Con este carácter, fácil era que brotaran en él todas las grandes pasiones expansivas, y que crecieran hasta llevarle a la exaltación. En épocas como aquella, la política, el proselitismo, el espíritu de secta engendraba grandes pasiones. El heroísmo cívico, la abnegación y esa tenacidad catoniana que brillan en algunos personajes de todas las revoluciones, la venalidad solapada, la traición, la sanguinaria crueldad y el encono vengativo que se han visto en otros, provienen de la pasión política. Lázaro tuvo esta pasión: sintió en sí el ardor del patriotismo; creyose llamado a ser apóstol de las nuevas ideas, y con ardiente fe y noble sentimiento las abrazó.
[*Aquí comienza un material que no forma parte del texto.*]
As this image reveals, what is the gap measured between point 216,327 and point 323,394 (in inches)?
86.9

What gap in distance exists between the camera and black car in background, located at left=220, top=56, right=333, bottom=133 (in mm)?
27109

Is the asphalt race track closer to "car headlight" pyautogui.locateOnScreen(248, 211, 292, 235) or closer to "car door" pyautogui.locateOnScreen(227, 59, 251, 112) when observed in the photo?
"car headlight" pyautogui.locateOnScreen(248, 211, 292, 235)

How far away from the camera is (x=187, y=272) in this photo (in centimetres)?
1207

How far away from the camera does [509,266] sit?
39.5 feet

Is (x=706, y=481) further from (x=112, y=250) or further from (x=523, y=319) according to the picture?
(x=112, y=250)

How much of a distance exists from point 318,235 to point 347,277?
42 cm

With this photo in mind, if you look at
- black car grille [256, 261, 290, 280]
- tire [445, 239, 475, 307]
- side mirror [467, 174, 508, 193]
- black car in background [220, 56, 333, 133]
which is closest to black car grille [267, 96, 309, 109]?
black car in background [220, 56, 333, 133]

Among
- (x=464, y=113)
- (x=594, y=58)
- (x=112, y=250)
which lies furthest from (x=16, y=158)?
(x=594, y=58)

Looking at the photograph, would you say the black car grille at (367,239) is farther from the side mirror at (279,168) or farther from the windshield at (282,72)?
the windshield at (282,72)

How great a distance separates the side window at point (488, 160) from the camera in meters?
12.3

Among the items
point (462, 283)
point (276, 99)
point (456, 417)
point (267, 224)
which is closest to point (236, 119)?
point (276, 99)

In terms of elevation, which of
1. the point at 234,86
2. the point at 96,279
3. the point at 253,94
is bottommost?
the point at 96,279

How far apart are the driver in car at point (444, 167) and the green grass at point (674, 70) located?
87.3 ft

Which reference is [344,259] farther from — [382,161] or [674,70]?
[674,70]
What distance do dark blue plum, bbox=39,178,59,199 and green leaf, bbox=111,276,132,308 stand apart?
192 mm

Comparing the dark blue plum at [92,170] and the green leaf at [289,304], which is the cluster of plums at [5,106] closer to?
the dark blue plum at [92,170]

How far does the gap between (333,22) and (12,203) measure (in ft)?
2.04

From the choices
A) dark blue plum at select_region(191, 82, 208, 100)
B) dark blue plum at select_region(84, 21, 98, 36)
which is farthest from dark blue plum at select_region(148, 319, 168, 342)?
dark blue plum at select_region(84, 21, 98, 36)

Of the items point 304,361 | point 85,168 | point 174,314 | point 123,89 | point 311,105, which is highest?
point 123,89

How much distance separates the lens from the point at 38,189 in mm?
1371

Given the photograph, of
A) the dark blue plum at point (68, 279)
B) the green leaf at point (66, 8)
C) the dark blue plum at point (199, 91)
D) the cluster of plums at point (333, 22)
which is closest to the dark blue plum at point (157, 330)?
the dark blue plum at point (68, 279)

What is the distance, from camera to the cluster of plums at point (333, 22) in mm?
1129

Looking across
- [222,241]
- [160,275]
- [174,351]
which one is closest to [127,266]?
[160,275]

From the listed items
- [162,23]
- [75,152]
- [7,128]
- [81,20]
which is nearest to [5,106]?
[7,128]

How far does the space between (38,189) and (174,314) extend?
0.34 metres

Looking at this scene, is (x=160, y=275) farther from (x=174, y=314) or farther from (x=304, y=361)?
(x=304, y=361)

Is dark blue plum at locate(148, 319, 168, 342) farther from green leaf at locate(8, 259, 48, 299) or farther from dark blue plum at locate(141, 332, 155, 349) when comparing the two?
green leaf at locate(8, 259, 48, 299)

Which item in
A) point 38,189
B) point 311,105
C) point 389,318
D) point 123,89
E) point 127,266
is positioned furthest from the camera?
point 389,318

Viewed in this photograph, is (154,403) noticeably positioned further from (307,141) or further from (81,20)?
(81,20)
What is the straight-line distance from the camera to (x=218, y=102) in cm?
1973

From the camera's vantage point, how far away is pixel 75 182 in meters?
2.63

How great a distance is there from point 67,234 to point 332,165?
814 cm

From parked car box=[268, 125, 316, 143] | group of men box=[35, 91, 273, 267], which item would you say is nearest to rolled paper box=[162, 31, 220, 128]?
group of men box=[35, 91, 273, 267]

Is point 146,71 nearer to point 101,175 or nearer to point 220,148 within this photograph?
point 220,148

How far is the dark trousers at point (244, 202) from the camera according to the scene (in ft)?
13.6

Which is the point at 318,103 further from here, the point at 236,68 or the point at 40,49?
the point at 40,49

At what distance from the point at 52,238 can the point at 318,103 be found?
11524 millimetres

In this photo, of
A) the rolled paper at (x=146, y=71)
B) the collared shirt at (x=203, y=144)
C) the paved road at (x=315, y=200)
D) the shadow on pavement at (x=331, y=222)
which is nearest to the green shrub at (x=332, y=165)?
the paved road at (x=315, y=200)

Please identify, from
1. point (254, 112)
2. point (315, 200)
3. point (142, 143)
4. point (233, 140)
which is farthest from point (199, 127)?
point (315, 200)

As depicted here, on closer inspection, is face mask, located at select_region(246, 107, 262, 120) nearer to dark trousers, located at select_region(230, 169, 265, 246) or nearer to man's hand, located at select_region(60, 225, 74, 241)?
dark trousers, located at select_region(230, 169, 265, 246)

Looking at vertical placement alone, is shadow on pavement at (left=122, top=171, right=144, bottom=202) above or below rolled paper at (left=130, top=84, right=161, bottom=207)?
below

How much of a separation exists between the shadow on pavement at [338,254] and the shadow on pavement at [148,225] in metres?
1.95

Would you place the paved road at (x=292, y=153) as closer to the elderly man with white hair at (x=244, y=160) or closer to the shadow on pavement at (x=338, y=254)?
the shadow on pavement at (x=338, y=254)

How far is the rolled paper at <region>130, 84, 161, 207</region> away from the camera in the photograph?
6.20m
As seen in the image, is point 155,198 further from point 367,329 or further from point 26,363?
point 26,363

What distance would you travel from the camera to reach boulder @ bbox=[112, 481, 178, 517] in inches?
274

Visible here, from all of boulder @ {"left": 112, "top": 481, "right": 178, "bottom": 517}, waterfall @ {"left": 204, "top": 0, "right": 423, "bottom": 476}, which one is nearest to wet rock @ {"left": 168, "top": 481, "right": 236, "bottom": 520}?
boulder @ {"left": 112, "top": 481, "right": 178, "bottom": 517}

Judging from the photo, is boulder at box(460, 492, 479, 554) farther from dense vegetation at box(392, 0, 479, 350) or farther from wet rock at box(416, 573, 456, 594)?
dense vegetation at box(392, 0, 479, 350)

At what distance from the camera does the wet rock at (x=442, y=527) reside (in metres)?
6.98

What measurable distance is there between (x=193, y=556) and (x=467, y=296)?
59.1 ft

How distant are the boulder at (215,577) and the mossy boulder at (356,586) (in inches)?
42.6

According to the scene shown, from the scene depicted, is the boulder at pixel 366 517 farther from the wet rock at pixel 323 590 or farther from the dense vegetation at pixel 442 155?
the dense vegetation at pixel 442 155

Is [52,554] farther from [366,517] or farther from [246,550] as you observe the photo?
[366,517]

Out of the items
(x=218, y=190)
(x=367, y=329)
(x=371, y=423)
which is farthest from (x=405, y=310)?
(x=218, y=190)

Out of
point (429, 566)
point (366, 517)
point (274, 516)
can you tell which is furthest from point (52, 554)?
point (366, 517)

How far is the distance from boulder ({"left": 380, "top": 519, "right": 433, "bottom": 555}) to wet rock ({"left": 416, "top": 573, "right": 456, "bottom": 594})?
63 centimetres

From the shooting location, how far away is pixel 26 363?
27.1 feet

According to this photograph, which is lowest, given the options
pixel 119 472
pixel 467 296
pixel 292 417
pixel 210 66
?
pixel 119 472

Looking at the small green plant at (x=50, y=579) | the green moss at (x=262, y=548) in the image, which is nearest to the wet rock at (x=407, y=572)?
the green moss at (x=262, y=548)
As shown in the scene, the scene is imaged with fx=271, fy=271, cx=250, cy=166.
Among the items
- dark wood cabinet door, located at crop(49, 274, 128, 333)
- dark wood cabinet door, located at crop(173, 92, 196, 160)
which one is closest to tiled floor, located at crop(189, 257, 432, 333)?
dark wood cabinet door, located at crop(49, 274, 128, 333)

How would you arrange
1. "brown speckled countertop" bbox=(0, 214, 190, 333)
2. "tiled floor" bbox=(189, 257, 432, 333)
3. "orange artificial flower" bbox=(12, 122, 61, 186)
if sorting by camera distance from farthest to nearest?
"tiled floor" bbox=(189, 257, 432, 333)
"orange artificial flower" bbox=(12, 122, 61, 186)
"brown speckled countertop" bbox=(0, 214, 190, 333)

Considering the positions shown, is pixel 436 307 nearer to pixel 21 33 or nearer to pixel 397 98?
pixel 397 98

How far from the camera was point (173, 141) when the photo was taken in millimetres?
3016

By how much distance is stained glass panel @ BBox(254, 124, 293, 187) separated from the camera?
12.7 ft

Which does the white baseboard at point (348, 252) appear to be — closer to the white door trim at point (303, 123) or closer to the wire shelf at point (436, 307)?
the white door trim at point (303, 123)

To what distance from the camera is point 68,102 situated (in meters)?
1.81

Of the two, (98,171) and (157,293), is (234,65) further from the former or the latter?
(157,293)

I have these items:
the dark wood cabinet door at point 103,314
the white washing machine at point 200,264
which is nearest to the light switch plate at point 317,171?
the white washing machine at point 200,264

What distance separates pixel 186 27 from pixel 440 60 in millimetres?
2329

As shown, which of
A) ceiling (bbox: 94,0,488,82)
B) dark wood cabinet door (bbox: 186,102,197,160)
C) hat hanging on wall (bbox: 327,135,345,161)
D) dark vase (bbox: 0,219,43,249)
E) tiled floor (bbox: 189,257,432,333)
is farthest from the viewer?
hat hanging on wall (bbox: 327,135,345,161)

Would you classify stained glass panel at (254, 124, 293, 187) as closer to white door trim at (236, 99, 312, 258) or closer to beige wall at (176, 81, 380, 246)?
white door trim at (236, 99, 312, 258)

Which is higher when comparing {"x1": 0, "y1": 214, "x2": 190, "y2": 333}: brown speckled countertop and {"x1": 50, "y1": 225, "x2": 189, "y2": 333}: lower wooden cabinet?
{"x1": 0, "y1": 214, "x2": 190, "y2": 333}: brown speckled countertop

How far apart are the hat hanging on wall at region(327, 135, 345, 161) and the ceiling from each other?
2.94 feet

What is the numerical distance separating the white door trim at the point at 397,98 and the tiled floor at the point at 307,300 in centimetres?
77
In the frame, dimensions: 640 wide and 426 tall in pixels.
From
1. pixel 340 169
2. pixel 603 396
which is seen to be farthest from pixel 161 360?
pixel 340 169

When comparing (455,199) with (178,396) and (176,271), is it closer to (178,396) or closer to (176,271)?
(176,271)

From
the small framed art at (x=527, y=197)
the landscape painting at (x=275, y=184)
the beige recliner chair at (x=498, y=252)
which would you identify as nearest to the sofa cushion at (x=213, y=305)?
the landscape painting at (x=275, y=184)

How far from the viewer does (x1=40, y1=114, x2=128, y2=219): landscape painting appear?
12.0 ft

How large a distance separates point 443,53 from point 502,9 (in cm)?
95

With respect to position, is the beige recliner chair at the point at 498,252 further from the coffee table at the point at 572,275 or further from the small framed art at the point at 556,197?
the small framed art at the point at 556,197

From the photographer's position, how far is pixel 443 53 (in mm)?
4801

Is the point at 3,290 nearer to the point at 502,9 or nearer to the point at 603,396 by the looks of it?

¿Pero existen estas resoluciones inquebrantables sin mezcla de egoísmo? Egoísmo sublime, pero egoísmo al fin. Lázaro tenía ambición. ¿Pero qué clase de ambición? Esa que no se dirige sino al enaltecimiento moral del individuo, que sólo aspira a un premio muy sencillo, a la simple gratitud. Pero la gratitud de la humanidad o de un pueblo es la cosa de más valor que hay en la tierra. El que es digno de ella la tendrá, porque un hombre puede ser ingrato; pero un pueblo en la serie de la historia, jamás. En una vida cabe el error; pero en las cien generaciones de un pueblo, que se analizan unas a otras, no cabe el error, y el que ha merecido esa gratitud la tiene sin remedio, aunque sea tarde.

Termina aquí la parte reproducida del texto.